Многое было пока Коробову непонятно во всей этой затее, однако, получив отпуск, он так, будто решено было все заранее, выписал проездные документы снова в свою станицу. Теперь там, кажется, вовсе уж никого из родных не осталось. Брат после развода уехал в Алма-Ату, работал там шофером.
Совсем иначе воспринял теперь Коробов знакомые места. С удовольствием бродил по улицам, по окрестным горам, любимым с детства. Рассказывал землякам, школьным товарищам о боях под Выборгом, о командирской службе, слушал их, но замечал: о чем ни зашел бы разговор, пытается свести его к главному, что волновало, — к анонимному клеветническому письму. Разумеется, впрямую не говорил об этом; люди сами сочувственно замечали: вот же совершила какая-то гадина подлость! Однако даже догадок на этот счет никто пока не высказывал. Один лишь Федька Сухорукий, шестидесятилетний отпетый пьянчужка, зацепил Коробова у сельской лавки, опасливо скосил опухший глаз и прохрипел на ухо, что это участковый милиционер, никто иной, накапал на него, на Левку. Тут же Сухорукий намекнул, что не худо бы опохмелиться. Коробов отвязался от пьяницы, лишь сунув в корявую ладонь бумажку, ради которой, понятно, и был затеян зряшный разговор.
Однако как ни странно это было для самого Коробова, размышляя и ночью все о том же — о своем деле, начал он невольно вспоминать участкового — поджарого кавказца по фамилии Гаджиев.
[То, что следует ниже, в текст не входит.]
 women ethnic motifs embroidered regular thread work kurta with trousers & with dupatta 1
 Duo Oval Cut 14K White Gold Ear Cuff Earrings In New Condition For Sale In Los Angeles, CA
Случилось однажды не очень приятное столкновение с ним, когда Коробов после училища приехал на побывку и заглянул в райцентр, повидаться со знакомыми ребятами. Пошли, как водится, в клуб, посмотрели картину, потом начались в фойе танцы, и тут же явился этот Гаджиев и велел баянисту прекратить музыку. Парни возмутились, девушки были огорчены. Пожаловались Коробову: не впервые поступает этот Гаджиев так. Объясняет тем, что на танцах бывают стычки между парнями, а потому лучше, в порядке профилактики преступлений — от греха подальше.
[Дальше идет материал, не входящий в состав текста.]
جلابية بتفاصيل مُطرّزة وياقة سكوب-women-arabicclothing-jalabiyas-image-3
Чувствуя за собой некоторую силу, Коробов — он был в новенькой коверкотовой лейтенантской форме — по-дружески попросил милиционера, чтоб тот отменил свой нелепый запрет. Гаджиев упорствовал, и тогда Коробов, что было, конечно же, лишним, напомнил, что участковый мог бы посчитаться с просьбой старшего по званию командира, тем паче что Коробов принимает ответственность за этот вечер на себя. У самолюбивого Гаджиева даже усики дрогнули. Он кивнул баянисту: «Ладно! Начинай!», и обрадованные пары запрыгали под фокстрот «Рио-Рита».
Весь вечер стоял Гаджиев у порога, играя желваками, а когда Коробов оказался рядом, сквозь зубы бросил:
— Жизнь большая. Посмотрим еще, кто кого обскачет...
...Вот те и мудрец Аврутин! Кто, дескать, станет завидовать лишнему кубику в коробовской петлице? И адрес, кстати, тоже мог узнать участковый милиционер безо всякого труда на той же почте хотя бы.
Едва рассвело, отправился Коробов в райцентр. Ему сказали там, что участковый, — уже младший лейтенант, — сейчас на курсах в Алма-Ате. Узнав об этом, Коробов испытал даже некоторое облегчение: он не представлял, как вести себя с Гаджиевым? Не спросишь же в упор: не ты ли на меня поклеп послал?